Autonomous cyber defence is for the medium-term – we’re talking in terms of a working prototype in three years, operational within 10 to 15 years – but this approach needs to be part of cyber-defence planning now, for taking a pro-active, future-looking stance. We’ve identified a set of 12 particular research challenges that need to be overcome via ACyD: among critical ones, the issue of developing sophisticated decision-making by agents, technical compatibility and co-operation.
Early attention and involvement from a wide range of beneficiaries is important now: from governments with the key responsibility for defending national infrastructure and economic security, to state defence institutions, national intelligence agencies and the wider defence and security industry.
The 1st NATO-Industry workshop on Autonomous Cyber Defence was held on the 19th of March 2019 at Cranfield University, more information can be found here.
At the point were AI becomes more “expert” than the human, and response times become more critical, should we not start worrying? And at what point do we give autonomy to our nuclear deterrent?
Could AI (hypothetically) have saved HMS Sheffield, by intervening/pulling rank in a time critical event?

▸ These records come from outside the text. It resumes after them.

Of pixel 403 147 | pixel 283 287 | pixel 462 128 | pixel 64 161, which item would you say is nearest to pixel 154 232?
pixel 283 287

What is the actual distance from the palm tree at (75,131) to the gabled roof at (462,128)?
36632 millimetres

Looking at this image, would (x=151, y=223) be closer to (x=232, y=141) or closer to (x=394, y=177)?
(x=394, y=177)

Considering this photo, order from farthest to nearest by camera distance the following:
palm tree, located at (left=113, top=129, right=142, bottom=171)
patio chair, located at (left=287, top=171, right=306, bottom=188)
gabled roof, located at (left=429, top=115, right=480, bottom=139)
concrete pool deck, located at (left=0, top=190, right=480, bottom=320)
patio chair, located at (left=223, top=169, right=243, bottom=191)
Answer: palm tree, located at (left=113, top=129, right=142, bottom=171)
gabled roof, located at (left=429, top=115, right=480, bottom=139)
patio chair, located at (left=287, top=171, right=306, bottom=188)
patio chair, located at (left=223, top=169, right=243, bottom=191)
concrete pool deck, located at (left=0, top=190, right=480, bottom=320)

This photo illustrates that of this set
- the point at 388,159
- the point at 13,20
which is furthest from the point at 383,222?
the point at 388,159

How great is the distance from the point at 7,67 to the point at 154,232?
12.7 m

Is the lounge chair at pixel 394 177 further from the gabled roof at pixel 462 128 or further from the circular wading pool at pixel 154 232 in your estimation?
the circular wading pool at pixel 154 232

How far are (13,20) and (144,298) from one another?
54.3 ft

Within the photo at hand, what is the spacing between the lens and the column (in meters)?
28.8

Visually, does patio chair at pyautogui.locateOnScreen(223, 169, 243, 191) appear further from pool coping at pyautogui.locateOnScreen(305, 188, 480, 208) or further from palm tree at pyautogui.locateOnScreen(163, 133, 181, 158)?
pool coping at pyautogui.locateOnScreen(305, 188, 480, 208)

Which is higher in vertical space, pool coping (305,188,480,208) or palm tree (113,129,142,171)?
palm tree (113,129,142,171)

Will we end up, totally dependant on a relatively fragile electronic infrastructure?
Will we always have in place, a direct, hardwired button, on the end of a pre-programmed Inertial navigation system?
Evening
Whilst AI is definitely becoming more “expert” as you put it the human in the loop will always have the edge when it comes to the could we/should we dilemma that is often faced in warfare. When making decisions about what we do the human goes through a series of processes and which are understood by individuals and society in general – this means when we carry out actions we can relate to others why those actions were carried out and rationalise the reason why we did it.
Machines making judgements based on intelligence that is artificial will always leave doubt in the society that machine has made a decision on behalf of.
People are comfortable with established concepts, they can understand emerging concepts and the place they have in the world. Revolutionary concepts, letting AI make life or death decisions is still someway off and I would suggest looking at what we currently use AI and other automation technologies for we are definitely not ready for AI enabled warfare.